• **CHALLENGE**: Reproduce word for word the part of the data that starts at the line containing "What distance would" and continues through the end of the data, including both the first and last lines.

• **DATA FOR THIS EXERCISE**:

● ● ●

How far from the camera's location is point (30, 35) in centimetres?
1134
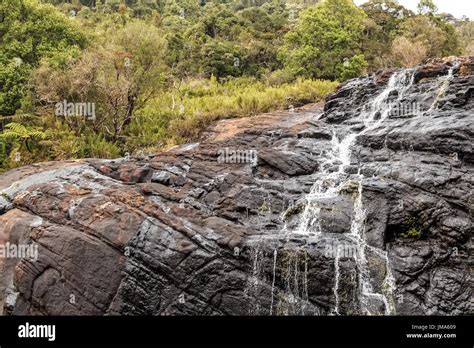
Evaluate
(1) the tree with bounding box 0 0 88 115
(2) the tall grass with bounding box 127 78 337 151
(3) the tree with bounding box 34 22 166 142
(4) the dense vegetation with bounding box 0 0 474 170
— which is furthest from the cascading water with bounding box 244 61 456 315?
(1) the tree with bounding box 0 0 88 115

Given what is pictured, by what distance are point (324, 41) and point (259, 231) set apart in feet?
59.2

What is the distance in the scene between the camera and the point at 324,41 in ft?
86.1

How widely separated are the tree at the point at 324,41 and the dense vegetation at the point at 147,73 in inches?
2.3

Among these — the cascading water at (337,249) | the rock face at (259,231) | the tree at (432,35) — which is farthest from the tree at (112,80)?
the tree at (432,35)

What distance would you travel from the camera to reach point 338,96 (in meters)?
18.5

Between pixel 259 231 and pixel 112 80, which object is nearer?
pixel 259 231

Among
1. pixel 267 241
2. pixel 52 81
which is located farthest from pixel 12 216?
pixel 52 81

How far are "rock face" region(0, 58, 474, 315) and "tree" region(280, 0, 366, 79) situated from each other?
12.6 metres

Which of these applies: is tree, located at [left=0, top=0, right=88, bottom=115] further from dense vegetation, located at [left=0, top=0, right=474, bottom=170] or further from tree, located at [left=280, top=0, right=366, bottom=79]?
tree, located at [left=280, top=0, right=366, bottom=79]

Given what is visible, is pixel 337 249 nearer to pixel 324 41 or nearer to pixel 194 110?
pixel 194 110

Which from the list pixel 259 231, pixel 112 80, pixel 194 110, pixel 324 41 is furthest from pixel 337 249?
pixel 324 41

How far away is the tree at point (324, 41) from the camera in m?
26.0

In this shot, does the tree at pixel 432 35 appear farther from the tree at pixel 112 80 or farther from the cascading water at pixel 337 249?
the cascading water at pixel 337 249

● ● ●

• **RESULT**:
What distance would you travel from the camera to reach point 338,96 (in meters)?
18.5

Between pixel 259 231 and pixel 112 80, which object is nearer?
pixel 259 231

Among
1. pixel 267 241
2. pixel 52 81
which is located farthest from pixel 12 216?
pixel 52 81

How far are "rock face" region(0, 58, 474, 315) and "tree" region(280, 0, 366, 79) situated from each other?
12.6 metres

Which of these applies: is tree, located at [left=0, top=0, right=88, bottom=115] further from dense vegetation, located at [left=0, top=0, right=474, bottom=170] or further from tree, located at [left=280, top=0, right=366, bottom=79]?
tree, located at [left=280, top=0, right=366, bottom=79]

Given what is visible, is pixel 337 249 nearer to pixel 324 41 or nearer to pixel 194 110?
pixel 194 110

Which from the list pixel 259 231, pixel 112 80, pixel 194 110, pixel 324 41 is furthest from pixel 337 249?
pixel 324 41

How far away is the tree at point (324, 41) from the camera in m?
26.0

In this shot, does the tree at pixel 432 35 appear farther from the tree at pixel 112 80 or farther from the cascading water at pixel 337 249?
the cascading water at pixel 337 249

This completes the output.